Mis en évidence pour la première fois par l’astronome allemand Heinrich Schwabe en 1843, le cycle solaire est une période d’environ 11 ans lors de laquelle l’activité solaire fluctue et elle est caractérisée, entre autre, par l’apparition et la disparition de taches solaires (régions moins chaudes de la surface du Soleil et magnétiquement plus intenses). Actuellement, nous nous trouvons dans le 24ème cycle, dans une période appelée « minimum solaire » (activité solaire moindre).
Durant le minimum solaire, le nombre de taches et d’éruptions solaires diminue. Cependant, d’autres structures chaotiques peuvent se former à la surface de notre étoile. En effet, le Soleil possède des champs magnétiques de surface divisés en deux catégories : les champs magnétiques fermés, pour lesquels les lignes de champs sortent et rentrent en des points différents (boucles) ; et les champs magnétiques ouverts, pour lesquels les lignes de champs restent ouvertes en direction de l’espace.
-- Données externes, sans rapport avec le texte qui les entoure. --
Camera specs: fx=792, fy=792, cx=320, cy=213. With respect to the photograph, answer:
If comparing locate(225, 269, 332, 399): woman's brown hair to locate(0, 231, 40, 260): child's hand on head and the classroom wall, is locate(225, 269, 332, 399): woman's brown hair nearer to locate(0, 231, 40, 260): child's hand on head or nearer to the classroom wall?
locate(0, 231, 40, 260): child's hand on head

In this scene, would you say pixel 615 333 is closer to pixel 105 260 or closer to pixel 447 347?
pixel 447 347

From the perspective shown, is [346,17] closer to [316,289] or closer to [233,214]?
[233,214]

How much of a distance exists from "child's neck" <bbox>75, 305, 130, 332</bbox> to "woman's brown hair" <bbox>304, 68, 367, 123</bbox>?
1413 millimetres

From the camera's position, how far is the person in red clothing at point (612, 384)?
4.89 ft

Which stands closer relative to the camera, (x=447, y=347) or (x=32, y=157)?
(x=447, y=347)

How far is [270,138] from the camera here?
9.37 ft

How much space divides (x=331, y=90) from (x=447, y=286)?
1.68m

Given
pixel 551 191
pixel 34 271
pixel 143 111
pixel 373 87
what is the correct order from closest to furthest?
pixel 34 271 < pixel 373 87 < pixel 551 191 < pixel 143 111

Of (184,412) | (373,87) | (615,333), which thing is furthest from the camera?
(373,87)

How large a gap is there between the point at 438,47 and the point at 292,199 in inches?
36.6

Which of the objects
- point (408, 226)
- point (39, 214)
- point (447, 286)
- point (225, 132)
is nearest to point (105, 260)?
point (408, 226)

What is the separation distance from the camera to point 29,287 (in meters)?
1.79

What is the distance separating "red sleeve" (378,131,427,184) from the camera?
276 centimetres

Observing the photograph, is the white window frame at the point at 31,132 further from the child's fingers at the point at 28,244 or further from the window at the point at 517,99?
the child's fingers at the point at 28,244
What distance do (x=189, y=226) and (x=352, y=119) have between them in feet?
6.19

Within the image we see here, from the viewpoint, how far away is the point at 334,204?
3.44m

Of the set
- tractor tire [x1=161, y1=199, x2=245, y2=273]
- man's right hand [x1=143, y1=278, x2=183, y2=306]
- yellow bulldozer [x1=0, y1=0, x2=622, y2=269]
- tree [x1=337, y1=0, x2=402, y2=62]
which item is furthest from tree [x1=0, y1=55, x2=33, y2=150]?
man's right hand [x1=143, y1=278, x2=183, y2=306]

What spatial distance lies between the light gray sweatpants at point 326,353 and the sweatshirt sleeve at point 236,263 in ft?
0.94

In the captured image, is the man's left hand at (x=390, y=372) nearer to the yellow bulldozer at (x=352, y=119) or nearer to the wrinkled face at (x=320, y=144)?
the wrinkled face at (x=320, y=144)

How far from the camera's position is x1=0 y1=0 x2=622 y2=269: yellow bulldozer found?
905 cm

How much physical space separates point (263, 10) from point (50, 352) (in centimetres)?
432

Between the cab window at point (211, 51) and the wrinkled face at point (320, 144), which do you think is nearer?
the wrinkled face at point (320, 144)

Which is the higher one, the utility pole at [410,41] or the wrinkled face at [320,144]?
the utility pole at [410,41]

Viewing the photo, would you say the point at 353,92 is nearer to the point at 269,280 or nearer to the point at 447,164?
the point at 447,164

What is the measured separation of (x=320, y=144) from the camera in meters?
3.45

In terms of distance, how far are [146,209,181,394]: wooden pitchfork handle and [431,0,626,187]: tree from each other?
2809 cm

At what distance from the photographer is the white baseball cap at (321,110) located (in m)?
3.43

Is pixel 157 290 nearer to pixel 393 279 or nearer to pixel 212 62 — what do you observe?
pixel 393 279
Ces zones de champs magnétiques ouverts sont appelés « trous coronaux », car elles apparaissent sous forme de zones d’ombre sur les images aux rayons X. Observés pour la première fois dans les années 1960 au moyen du radiotélescope australien Sydney Chris Cross, les trous coronaux sont moins chauds que le reste de la surface solaire et sont le siège de violentes éjections de plasma (gaz ionisé) formant des vents solaires. À cause des grandes quantités de matière arrachées lors de ces éruptions, les trous coronaux sont également moins denses que leur périphérie.
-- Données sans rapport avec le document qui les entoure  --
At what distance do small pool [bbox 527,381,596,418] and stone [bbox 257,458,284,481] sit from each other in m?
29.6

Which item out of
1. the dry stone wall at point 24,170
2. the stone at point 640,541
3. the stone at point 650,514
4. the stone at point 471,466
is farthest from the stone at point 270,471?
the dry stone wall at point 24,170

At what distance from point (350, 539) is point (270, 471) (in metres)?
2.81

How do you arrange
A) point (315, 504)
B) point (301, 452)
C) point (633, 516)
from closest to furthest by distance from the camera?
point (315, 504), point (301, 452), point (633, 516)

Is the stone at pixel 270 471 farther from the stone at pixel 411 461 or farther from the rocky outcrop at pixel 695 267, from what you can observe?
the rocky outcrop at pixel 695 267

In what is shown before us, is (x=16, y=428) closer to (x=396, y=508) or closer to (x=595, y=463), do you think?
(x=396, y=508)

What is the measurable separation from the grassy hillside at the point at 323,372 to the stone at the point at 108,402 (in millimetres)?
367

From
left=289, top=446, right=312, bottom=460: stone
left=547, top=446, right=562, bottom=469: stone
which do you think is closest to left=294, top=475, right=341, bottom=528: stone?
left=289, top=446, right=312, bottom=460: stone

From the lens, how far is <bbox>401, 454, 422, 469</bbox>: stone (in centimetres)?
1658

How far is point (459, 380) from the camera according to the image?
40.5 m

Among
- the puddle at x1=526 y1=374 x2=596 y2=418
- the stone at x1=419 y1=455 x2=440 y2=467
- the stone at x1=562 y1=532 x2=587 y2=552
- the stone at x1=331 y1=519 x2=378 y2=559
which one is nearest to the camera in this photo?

Lorsqu’ils sont expulsés en direction de notre planète, ces vents solaires peuvent frapper la Terre et entraîner des perturbations magnétiques d’intensité variable, sous la forme de tempêtes géomagnétiques (ou orages magnétiques). Lorsque les particules solaires arrivent au contact du champ magnétique terrestre, elles transfèrent une grande quantité d’énergie à la magnétosphère ; cette surcharge d’énergie conduit à l’accélération du plasma magnétosphérique et à l’augmentation de l’intensité du courant électrique dans la magnétosphère et la ionosphère.
Selon l’intensité du phénomène, celui-ci peut être à l’origine de différentes perturbations sur notre planète. Tout d’abord, un vent solaire suffisamment puissant pourrait endommager partiellement ou totalement les systèmes électriques satellitaires et terrestres (réseaux électriques, systèmes de télécommunication, réseaux informatiques, batteries de voitures, etc). Les transformateurs électriques sont des structures extrêmement vulnérables aux courants géomagnétiques induits et pourraient être rapidement saturés, voire détruits, au cours d’une intense tempête magnétique.
Les systèmes de communication à haute fréquence passent par la ionosphère pour la propagation des signaux radios longue distance. Des perturbations électriques ionosphériques pourraient conduire à l’absorption/réflexion aléatoire et erratique des ondes radios et paralyser l’ensemble des voies de communication planétaires.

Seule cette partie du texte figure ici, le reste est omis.